Rastafarianism remains palpable in modern day Aotearoa New Zealand. Dreadlocks serve as conspicuous popular expressivity in popular media and culture. Aotearoans celebrate Waitangi Day, a New Zealand national holiday that commemorates a treaty with Britain, on February 6, also Bob Marley’s birthday. Accordingly, today’s Waitangi celebrations signify the Rastafarian color on Maori expressions of the past and hope for the future. The prominence of Aotearoan Rastafarianism has incited scholarly appreciation of Rastafarianism as a fundamental reference point for academic discourse and research in and on New Zealand. In making lateral inferences across other areas of research, Rastafarian ideas resonate in contexts of marginalization, where weaving as a culturally devalued expression articulates its universally applicable philosophy. Thus, in Diamond’s eyes, weaving and the Maori appropriation of Rastafarianism serve as metaphors for the promise of respect between cultures and of mutual cooperation that reinforces and strengthens the colorful tapestry of society at large.

In sum, Diamond forces us to consider the dynamic and often surprising processes of cultural contact, resistance, and assimilation. Questioning how a society’s beliefs, ideas, values and systems transform yet remain inextricably linked to earlier expressions of the same, Diamond forces us to think through issues of hybridity and essentialism. The Aotearoan experience of cultural imperialism prompted the subversive fusion of Maori culture with scripturalizing counterculture of Rastafarianism. Not strictly limited to its expression in New Zealand, this kind of hybridity often goes hand in hand as hallmarks of one cultural phenomenon are blended and redefined by their incorporation into another cultural context. The result of such hybridizing practices is often a kind of scripturalizing whereby appropriated and newly created signs acquire meta-meanings that have the effect of fashioning community.         

Questions for further discussion:
Diamond’s work suggests that the embracing of one colonized culture’s scriptures by another marginalized community, even at great distance, articulates shared resistance to colonialism writ large.

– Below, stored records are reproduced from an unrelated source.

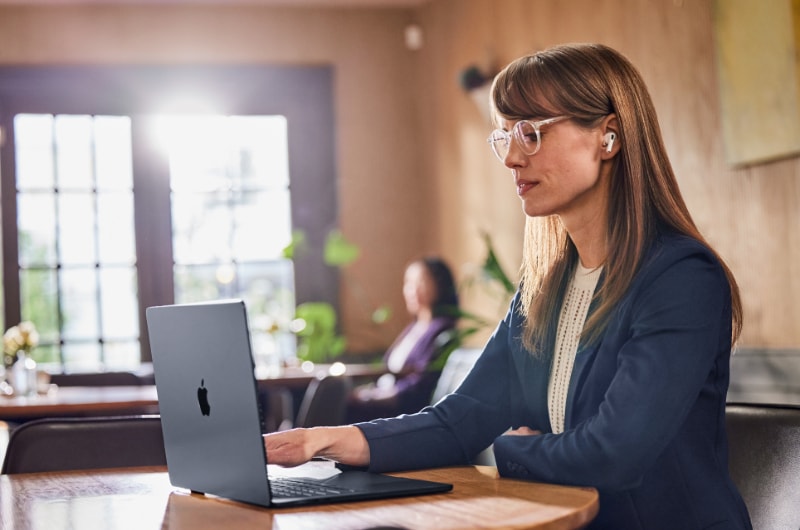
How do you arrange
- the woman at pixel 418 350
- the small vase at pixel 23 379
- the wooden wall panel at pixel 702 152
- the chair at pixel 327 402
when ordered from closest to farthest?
the wooden wall panel at pixel 702 152 < the chair at pixel 327 402 < the small vase at pixel 23 379 < the woman at pixel 418 350

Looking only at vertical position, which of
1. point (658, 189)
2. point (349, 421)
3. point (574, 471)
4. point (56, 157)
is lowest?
point (349, 421)

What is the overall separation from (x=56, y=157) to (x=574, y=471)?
6401 mm

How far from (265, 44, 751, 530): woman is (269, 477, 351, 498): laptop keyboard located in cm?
4

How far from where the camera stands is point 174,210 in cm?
741

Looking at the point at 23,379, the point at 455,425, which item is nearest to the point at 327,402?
the point at 23,379

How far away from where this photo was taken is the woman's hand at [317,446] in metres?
1.56

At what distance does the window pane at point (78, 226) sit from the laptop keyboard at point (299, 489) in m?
6.05

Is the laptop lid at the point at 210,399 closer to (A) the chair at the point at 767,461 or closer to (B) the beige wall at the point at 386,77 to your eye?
(A) the chair at the point at 767,461

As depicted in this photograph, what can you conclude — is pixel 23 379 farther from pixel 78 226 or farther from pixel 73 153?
pixel 73 153

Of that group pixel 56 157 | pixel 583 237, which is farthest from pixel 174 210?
pixel 583 237

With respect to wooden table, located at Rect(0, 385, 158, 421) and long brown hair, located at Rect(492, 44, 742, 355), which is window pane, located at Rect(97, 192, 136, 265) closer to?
wooden table, located at Rect(0, 385, 158, 421)

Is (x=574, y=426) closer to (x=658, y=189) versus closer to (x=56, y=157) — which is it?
(x=658, y=189)

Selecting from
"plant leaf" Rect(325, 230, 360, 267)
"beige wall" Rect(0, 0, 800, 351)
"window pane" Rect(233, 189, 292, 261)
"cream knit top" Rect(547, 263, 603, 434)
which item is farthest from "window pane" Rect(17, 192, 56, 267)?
"cream knit top" Rect(547, 263, 603, 434)

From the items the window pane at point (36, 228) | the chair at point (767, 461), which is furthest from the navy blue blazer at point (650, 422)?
the window pane at point (36, 228)
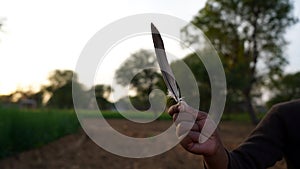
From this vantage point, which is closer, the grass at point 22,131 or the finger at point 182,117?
the finger at point 182,117

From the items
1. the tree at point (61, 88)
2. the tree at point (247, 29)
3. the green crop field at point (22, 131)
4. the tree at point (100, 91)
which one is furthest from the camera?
the tree at point (61, 88)

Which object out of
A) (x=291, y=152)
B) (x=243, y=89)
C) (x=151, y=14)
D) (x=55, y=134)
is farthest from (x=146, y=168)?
(x=243, y=89)

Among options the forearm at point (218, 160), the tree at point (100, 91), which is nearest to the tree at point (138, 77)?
the tree at point (100, 91)

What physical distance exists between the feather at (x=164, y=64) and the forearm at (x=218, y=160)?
391 mm

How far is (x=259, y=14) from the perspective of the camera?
29.9 meters

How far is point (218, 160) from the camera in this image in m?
1.48

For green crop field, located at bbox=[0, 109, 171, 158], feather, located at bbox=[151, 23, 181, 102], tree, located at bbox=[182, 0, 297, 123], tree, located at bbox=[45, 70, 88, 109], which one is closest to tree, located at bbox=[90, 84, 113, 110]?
A: feather, located at bbox=[151, 23, 181, 102]

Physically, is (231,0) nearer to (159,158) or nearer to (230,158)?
(159,158)

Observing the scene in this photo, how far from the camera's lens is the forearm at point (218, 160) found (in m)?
1.46

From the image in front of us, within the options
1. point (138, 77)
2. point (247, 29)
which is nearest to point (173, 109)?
point (138, 77)

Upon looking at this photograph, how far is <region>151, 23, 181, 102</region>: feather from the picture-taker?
1.11m

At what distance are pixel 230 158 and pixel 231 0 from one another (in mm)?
29389

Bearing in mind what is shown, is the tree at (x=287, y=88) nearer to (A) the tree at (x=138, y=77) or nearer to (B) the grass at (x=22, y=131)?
(B) the grass at (x=22, y=131)

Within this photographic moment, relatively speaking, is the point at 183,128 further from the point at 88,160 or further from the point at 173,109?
the point at 88,160
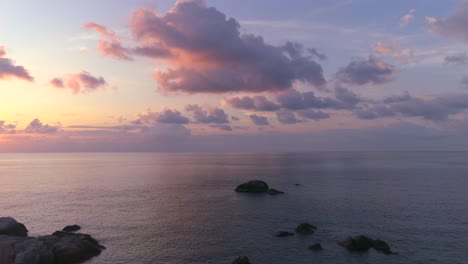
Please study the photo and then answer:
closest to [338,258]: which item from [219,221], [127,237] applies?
[219,221]

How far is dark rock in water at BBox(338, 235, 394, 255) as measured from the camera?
5083 cm

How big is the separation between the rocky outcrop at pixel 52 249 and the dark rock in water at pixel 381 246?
133 feet

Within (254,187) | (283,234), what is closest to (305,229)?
(283,234)

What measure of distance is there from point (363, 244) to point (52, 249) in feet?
142

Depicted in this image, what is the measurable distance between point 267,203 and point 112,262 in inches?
2006

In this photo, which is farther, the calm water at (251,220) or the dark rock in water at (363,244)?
the dark rock in water at (363,244)

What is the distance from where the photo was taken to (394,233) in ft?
196

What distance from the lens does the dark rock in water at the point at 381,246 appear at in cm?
4990

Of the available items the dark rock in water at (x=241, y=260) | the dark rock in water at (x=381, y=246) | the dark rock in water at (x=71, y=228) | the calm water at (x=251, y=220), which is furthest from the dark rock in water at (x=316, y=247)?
the dark rock in water at (x=71, y=228)

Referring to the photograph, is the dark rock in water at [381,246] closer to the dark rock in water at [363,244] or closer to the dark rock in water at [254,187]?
the dark rock in water at [363,244]

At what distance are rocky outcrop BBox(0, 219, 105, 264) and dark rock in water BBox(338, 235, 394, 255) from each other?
36709 mm

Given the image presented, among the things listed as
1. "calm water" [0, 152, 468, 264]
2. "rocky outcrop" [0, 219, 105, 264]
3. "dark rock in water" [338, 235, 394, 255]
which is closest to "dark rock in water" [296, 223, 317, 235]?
"calm water" [0, 152, 468, 264]

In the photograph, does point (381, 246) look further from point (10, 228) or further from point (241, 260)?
point (10, 228)

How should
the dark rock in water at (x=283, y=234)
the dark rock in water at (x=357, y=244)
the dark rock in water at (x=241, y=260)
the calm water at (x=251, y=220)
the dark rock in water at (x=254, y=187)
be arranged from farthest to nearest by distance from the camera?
the dark rock in water at (x=254, y=187)
the dark rock in water at (x=283, y=234)
the dark rock in water at (x=357, y=244)
the calm water at (x=251, y=220)
the dark rock in water at (x=241, y=260)
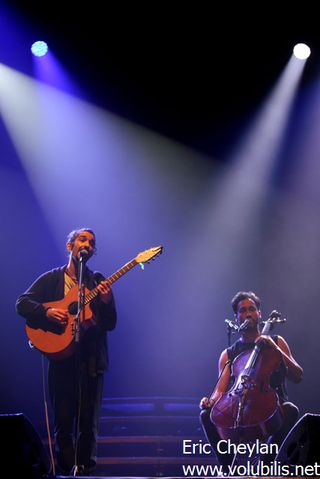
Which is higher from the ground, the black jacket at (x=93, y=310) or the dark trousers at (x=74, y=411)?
the black jacket at (x=93, y=310)

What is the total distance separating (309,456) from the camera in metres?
3.73

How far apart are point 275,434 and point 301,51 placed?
4.46 meters

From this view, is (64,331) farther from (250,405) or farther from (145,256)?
(250,405)

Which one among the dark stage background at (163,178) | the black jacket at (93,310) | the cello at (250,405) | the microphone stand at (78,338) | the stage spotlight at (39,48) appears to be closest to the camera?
the microphone stand at (78,338)

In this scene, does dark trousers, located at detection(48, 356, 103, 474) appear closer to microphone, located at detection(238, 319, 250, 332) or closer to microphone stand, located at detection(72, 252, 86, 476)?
microphone stand, located at detection(72, 252, 86, 476)

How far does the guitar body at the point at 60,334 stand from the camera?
16.3ft

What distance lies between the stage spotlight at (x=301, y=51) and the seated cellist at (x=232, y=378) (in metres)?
3.20

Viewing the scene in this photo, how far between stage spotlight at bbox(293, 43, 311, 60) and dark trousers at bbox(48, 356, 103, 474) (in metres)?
4.50

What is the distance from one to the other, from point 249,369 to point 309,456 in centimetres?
142

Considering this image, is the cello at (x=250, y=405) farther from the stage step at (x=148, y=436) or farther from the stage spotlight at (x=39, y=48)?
the stage spotlight at (x=39, y=48)

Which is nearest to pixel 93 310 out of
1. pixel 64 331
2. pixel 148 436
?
pixel 64 331

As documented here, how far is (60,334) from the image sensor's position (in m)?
5.03

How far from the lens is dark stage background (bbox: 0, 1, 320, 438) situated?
677cm

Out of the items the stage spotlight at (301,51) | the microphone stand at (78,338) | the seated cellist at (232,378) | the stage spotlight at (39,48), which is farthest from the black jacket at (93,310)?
the stage spotlight at (301,51)
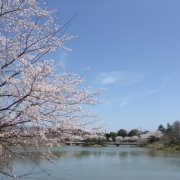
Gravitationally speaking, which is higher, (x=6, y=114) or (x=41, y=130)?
(x=6, y=114)

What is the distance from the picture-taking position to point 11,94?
214 centimetres

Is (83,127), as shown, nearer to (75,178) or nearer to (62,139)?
(62,139)

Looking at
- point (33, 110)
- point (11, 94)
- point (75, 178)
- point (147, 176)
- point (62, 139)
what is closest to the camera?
point (33, 110)

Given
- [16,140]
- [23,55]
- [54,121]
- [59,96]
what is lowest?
[16,140]

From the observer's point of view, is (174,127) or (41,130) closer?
(41,130)

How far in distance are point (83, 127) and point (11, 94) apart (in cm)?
76

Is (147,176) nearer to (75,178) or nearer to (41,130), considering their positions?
(75,178)

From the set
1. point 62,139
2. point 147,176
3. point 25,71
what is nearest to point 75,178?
point 147,176

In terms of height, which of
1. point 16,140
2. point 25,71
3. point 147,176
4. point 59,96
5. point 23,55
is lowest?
point 147,176

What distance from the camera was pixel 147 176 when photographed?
9602mm

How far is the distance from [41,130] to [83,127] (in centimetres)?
47

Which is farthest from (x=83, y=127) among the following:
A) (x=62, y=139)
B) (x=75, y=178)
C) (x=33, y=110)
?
(x=75, y=178)

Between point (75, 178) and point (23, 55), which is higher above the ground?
point (23, 55)

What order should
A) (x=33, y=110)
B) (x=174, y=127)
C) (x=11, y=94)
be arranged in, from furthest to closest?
(x=174, y=127) → (x=11, y=94) → (x=33, y=110)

If the borrowing is one-directional, what sort of relationship between colonized communities should we say this scripturalizing creates?

Waitangi Day celebrates a foundational treaty with Britain that accords special rights to the Maori as well as establishing the nationhood of New Zealand. Might we see this kind of holiday as itself a kind of scripturalizing—the commemoration of a document upon which a people stakes its identity? (We might also think of July 4 as U.S.A.’s Independence Day as one of many correlates.).

By pointing out the layering of Waitangi Day as well as the broader melding of an already scripturalized Rastafarianism with Maori traditions, does Diamond’s work propose that what is already scripture-d tends to lend itself to further significations and scripturalization?